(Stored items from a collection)
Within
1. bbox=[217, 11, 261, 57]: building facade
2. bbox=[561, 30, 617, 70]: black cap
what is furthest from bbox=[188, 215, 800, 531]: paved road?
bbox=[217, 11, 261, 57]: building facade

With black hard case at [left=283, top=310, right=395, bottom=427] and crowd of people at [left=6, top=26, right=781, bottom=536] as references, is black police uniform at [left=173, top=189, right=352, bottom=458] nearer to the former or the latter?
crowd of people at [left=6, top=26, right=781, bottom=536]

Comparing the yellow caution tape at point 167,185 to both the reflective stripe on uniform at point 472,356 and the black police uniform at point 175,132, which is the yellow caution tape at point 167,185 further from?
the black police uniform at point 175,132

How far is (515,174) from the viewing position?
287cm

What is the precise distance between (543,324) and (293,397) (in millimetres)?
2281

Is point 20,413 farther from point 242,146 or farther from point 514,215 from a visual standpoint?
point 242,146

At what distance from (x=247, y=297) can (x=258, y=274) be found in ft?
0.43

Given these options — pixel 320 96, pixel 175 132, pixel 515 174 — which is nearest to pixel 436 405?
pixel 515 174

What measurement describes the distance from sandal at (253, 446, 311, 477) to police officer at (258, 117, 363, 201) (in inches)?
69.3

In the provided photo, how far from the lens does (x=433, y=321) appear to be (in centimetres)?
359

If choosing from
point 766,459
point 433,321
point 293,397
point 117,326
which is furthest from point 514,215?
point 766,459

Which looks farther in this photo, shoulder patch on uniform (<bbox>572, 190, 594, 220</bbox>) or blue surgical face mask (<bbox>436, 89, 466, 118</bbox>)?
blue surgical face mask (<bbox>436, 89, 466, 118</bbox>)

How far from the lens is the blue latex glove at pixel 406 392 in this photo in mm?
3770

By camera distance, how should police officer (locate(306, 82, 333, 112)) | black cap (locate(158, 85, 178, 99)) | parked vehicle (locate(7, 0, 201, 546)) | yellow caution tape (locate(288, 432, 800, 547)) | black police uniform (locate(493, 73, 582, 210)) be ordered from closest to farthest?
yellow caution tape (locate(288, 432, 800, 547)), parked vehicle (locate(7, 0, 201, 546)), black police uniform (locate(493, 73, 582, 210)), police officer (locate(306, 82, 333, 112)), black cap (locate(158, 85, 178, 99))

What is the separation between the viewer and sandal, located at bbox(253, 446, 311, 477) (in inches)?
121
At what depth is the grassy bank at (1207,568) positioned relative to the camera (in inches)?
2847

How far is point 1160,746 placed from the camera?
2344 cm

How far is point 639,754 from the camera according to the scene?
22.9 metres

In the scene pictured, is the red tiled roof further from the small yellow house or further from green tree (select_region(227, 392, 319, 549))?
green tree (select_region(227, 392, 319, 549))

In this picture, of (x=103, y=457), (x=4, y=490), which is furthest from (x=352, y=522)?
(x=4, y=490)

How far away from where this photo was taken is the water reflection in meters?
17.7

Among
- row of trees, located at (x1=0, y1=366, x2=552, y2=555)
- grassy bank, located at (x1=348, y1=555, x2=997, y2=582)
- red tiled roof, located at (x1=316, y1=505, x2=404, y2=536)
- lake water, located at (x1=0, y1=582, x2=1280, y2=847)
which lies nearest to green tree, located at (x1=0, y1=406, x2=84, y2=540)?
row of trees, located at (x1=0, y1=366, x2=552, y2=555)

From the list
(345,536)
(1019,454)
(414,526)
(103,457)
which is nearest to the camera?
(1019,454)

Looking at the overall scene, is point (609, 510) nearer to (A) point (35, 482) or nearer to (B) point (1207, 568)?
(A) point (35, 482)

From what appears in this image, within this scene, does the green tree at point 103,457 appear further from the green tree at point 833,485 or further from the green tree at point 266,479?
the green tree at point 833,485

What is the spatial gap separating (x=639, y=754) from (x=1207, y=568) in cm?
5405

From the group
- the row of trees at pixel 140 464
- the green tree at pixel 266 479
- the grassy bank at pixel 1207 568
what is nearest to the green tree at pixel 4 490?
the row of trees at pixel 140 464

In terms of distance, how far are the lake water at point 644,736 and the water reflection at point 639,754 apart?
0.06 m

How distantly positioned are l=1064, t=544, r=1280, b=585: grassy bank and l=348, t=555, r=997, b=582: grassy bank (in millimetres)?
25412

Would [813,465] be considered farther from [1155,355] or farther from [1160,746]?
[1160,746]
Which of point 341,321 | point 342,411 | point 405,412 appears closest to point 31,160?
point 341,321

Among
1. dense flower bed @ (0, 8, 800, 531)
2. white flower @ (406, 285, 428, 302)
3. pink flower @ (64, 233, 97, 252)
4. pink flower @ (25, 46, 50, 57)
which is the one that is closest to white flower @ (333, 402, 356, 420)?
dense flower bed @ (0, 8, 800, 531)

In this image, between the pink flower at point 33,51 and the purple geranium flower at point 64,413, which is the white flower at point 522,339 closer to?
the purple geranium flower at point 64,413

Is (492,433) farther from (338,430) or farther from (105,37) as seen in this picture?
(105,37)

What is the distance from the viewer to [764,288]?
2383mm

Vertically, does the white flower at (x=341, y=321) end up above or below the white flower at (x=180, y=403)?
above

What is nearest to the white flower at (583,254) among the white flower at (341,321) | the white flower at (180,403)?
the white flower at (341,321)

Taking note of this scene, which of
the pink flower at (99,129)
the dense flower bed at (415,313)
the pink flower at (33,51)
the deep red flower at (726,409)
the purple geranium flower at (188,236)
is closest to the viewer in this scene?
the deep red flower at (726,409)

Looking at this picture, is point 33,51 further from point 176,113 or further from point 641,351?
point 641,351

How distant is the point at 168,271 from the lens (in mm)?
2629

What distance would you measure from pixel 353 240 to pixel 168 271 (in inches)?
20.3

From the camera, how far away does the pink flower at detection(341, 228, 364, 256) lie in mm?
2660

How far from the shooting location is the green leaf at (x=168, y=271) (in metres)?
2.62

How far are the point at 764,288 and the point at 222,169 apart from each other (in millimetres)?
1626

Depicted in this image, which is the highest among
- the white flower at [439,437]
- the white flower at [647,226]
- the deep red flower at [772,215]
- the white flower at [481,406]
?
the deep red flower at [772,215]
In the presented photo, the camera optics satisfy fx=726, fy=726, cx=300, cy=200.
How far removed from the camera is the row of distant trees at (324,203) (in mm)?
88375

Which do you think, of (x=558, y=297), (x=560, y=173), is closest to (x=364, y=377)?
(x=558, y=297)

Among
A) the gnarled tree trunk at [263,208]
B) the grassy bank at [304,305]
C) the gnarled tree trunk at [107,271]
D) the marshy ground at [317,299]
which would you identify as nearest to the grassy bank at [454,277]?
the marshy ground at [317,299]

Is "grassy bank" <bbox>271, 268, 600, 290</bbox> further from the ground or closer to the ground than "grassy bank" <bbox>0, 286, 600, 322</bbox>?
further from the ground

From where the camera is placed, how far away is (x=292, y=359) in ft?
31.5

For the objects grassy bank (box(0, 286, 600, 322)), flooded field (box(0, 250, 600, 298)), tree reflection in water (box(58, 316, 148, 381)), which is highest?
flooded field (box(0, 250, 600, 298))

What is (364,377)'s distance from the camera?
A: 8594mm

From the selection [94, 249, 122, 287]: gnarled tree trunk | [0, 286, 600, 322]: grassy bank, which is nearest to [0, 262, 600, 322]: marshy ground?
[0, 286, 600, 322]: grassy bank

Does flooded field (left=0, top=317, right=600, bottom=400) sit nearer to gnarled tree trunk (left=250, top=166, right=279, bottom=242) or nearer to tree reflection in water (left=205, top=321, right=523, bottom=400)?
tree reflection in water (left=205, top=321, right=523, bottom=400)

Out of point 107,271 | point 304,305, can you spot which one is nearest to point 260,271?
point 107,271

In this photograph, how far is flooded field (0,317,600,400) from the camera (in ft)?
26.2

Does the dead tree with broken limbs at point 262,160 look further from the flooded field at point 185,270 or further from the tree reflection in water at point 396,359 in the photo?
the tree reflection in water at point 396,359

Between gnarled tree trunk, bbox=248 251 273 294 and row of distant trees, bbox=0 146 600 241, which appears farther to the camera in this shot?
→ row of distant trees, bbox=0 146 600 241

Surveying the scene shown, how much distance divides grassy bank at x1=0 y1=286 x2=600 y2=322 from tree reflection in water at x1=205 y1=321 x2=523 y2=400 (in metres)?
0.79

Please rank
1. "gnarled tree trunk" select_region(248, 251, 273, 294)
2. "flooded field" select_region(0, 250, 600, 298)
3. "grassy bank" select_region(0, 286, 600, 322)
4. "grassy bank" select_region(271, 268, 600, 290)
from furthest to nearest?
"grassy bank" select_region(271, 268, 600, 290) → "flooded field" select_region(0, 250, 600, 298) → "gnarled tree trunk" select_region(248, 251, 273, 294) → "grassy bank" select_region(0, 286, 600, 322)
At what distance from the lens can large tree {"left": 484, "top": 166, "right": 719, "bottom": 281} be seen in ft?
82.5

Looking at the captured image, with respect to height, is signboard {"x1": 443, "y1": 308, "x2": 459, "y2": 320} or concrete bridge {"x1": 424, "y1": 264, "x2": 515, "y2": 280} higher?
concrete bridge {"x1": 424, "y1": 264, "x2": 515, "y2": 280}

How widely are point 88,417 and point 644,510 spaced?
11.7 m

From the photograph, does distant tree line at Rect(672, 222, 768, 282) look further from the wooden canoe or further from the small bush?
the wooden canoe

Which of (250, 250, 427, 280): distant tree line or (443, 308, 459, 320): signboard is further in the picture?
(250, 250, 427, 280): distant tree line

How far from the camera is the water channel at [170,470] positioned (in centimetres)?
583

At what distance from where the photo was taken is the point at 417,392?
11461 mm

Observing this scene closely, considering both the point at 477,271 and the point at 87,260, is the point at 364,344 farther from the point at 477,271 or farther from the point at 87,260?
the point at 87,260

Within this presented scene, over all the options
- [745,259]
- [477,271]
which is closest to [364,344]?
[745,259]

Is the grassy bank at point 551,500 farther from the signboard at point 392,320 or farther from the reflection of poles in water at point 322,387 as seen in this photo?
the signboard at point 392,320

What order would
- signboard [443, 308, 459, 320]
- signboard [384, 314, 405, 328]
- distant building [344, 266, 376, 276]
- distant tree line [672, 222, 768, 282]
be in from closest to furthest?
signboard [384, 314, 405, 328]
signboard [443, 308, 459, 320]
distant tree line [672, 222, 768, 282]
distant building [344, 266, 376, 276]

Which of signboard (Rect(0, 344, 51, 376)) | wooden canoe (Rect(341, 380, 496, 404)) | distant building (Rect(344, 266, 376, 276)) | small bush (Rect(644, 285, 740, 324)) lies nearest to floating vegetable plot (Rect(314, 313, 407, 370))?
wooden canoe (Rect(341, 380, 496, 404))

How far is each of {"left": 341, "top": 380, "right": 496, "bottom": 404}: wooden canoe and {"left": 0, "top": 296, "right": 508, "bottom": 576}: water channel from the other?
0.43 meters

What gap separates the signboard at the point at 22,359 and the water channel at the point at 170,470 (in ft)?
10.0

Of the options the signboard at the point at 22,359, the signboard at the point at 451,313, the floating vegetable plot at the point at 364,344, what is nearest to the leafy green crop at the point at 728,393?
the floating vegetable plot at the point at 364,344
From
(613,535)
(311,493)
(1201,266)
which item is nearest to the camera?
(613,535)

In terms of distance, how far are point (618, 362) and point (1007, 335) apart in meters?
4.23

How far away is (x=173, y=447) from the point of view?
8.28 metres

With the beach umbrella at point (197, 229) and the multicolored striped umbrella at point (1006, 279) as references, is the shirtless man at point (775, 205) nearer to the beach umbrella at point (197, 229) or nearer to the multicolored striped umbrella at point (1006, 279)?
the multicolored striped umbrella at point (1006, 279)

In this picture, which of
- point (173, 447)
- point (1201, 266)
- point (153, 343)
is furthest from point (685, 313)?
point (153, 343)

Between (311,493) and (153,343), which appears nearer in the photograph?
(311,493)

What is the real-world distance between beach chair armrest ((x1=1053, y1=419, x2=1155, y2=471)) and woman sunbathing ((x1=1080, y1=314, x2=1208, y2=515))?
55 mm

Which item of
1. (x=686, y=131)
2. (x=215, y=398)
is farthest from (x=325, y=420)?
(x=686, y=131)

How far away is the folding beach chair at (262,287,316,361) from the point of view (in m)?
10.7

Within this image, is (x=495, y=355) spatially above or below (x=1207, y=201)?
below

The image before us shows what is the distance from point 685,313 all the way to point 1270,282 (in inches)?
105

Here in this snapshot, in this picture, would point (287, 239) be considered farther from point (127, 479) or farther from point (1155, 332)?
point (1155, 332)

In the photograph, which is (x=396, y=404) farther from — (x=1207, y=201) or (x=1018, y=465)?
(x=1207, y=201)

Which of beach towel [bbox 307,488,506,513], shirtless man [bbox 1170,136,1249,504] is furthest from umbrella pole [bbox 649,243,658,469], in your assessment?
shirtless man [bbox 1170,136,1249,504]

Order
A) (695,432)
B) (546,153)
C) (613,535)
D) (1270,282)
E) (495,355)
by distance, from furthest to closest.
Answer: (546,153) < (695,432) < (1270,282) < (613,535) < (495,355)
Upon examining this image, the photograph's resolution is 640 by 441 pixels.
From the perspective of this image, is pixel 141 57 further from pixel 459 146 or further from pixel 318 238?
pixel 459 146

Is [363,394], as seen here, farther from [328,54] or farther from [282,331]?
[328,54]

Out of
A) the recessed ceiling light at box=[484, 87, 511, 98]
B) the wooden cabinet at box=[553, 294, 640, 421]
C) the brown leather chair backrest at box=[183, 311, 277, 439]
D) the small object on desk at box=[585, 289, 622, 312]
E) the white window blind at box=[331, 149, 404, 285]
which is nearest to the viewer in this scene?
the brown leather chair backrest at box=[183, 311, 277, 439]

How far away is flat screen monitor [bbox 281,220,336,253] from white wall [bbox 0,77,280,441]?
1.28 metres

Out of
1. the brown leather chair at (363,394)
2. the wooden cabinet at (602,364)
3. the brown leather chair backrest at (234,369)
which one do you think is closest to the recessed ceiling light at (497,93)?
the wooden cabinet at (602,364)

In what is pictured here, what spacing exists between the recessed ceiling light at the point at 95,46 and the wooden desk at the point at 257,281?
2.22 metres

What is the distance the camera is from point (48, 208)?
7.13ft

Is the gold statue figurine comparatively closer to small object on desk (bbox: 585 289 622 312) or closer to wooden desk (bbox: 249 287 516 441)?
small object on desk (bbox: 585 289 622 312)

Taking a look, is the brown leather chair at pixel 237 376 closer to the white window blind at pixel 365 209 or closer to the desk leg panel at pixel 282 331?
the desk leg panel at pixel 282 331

Written request
Return, unchanged, each line from the line containing "In what is pictured" through the last line of the material.

Final result
In what is pictured here, what spacing exists between the recessed ceiling light at the point at 95,46 and the wooden desk at the point at 257,281?
2.22 metres

What is the distance the camera is from point (48, 208)?
7.13ft

Is the gold statue figurine comparatively closer to small object on desk (bbox: 585 289 622 312) or closer to wooden desk (bbox: 249 287 516 441)?
small object on desk (bbox: 585 289 622 312)

Taking a look, is the brown leather chair at pixel 237 376 closer to the white window blind at pixel 365 209 or closer to the desk leg panel at pixel 282 331?
the desk leg panel at pixel 282 331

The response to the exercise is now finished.